Shell Programming and Scripting

I can't seem to make what appears to be a simple substitution.

I want to define a list of systems for which daily reports need to be filed

systems="systemA systemC systemZ"

I then want to run a loop

for i in ${systems}

Analyze statistics
Create the reports


mailx

The code you posted seems valid. Where's the problem? Did you forget the "do" on the line following "for"?

Sorry - first time on the board and I did not finish my problem before I accidentally hit a key and posted it. Thanks for reply

Here is what I can not do. For each of those systems, I neeed to email the reports using mailx to different recipients.

systemA_list="me you"
systemB_list="me you him"
systemZ_list="you him"

Therefore, in the for do loop, I need to use the current value of the systems variable that is being processed to reference the correct ${systems}_list and poulate the mailx command.
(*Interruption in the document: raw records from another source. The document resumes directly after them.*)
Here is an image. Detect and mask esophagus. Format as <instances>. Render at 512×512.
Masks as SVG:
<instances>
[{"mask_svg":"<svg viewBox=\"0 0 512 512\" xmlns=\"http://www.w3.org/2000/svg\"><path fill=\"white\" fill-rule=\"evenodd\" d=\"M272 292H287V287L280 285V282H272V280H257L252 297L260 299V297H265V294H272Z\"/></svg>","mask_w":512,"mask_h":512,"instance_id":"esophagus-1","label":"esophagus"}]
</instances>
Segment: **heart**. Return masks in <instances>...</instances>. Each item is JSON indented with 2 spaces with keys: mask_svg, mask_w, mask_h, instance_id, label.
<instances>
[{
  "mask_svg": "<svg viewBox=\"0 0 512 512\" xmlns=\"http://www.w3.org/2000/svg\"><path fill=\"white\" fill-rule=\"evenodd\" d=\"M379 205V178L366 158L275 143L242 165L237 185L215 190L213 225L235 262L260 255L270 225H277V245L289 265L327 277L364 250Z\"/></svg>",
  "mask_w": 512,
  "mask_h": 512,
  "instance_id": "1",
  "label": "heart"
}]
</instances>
It is that variable substitution or reference that I can not seem to acheive. it always tells me it can not find systemA_list. Not sure if it even knows I am trying to make it a variable.

Thanks
Mark

With bash, you can use the following construct to use the contents of a variable as the name of another variable, doing in effect a double expansion:

${!systems}

If systems contains "systemA_list", then it will instead expand the value of $systemA_list. It sounds like you have to do something like this:

system=systemA

listname=${system}_list #put name of required variable in $listname

list=${!listname} # expand $listname twice, giving the value of $systemA_list

How about ksh?

Not sayng I can't change shells but everything so far was done in ksh.

Appreciate your suggestions.

Mark

I checked the ksh manual and couldn't find anything about indirect substitution, so I guess you're out of luck. I'm no ksh regular, though.

Thanks for your time - I will be trying your suggestions.